Quando eu comprei meu ingresso para a sua sessão, mesmo contra todas as críticas, sabia que estava sendo ousado. Talvez não o quanto você esperasse, mas bem mais do que a maioria acreditasse. O filme começava diferente antes mesmo das luzes se apagarem. Logo na entrada, a pipoca, que já era maior do que todas as outras que já havia pedido. Vinha acompanhada de uma caixa de madeira, onde dentro se encontravam: uma mina garrafa de vinho, uma bombinha de ar, um pequeno lenço, eu um gorro e um par de luvas. Agradeci a gentileza da atendente, apanhei meu exótico “kit de primeiro socorros” e me encaminhei rumo a aquela sala de uma poltrona só.
O filme se inicia arrebatador, sem deixar tempo para se acomodar, os diálogos vão me envolvendo cada vez mais, uma atmosfera nova vai se criando. Em meio a um cenário totalmente acinzentado, sou apresentado a uma apaixonante garota, que ilumina tudo por onde passa com suas cores e olhares que misturam inocência e sedução, sem dizer uma palavra sequer já responde todas as perguntas de quem seria a atriz principal daquele longa metragem. As fotografias seduzem, se confundem por uma juventude madura daquele sorriso largo. O cabelo que dançava descompassado quando encontra o vento ia me tirando pouco a pouco o ar. Sem que tomasse noção do que estava acontecendo, usei a bombinha de ar quase que por impulso, quase como necessidade. Suspirei aliviado e tentei me acomodar um pouco na cadeira. Havia passado um furacão diante dos meus olhos, que bom que pelo menos dentro da tela.
Cena a cena, fui me apegando (e me encantando) cada vez mais, já estava suficientemente preso naquela trama. Arrisco dizer que talvez estivesse até mais envolvido do que o mocinho clichê e padrão da Disney, que só merecia aquela mulher naquele roteiro. Em pouco mais de uma hora de filme, já tinha excelente planos para nós dois, tinha saudade sem nem ao menos conhecê-la. Estranho, mas já fantasiava todas as nossas próximas vidas juntos. Abri a garrafa de vinho, saboreando-a lentamente enquanto a admirava gigante diante de meus olhos. Nem nos vimos pessoalmente ainda e já morria de sede dela.

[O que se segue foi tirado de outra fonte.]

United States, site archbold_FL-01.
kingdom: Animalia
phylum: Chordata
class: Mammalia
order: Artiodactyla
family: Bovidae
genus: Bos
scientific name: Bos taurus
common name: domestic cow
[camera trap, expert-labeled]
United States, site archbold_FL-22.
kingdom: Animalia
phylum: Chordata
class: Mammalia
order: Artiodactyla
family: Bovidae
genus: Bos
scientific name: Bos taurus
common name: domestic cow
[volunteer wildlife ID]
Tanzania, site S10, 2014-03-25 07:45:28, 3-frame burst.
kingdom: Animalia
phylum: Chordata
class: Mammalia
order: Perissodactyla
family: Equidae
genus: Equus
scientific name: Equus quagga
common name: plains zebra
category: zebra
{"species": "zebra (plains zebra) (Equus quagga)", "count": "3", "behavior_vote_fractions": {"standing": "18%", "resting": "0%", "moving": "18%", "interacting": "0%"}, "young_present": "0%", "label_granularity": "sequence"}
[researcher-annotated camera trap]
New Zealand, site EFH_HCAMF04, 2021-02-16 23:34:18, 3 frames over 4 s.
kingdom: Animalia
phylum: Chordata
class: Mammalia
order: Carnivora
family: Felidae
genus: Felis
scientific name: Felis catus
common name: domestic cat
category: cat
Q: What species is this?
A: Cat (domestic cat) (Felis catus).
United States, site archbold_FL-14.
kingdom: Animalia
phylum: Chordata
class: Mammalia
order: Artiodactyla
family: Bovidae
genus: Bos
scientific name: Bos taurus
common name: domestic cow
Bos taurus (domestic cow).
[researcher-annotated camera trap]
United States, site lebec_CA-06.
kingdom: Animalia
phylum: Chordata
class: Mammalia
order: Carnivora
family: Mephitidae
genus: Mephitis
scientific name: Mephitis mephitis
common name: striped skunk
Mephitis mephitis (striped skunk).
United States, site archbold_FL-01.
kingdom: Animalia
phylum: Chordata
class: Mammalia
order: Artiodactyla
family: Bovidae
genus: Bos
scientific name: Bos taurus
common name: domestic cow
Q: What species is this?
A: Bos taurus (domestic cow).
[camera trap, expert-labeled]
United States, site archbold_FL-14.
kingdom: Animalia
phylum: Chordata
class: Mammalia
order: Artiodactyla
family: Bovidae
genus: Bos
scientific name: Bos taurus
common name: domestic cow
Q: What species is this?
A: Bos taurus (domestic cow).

Cada cena sem ela me fazia querer acelerar, roteiros ou palavras já não eram mais necessários, a trilha sonora poderia estar totalmente descompassada que passaria despercebida. Já estava completamente hipnotizado por ela. E a cada passagem que a câmera dava percorrendo pelo corpo nu deitado na cama, um arrepio percorria pela minha espinha. E toda aquela harmonia já tinha me envolvido por inteiro. Eu precisava saber onde aqueles olhos abriam pela manhã. Precisava saber qual ônibus passava na minha rua que me deixasse mais próximo da cena seguinte em que ela aparecia. Eu precisava disso, mesmo que ela não me reconhecesse.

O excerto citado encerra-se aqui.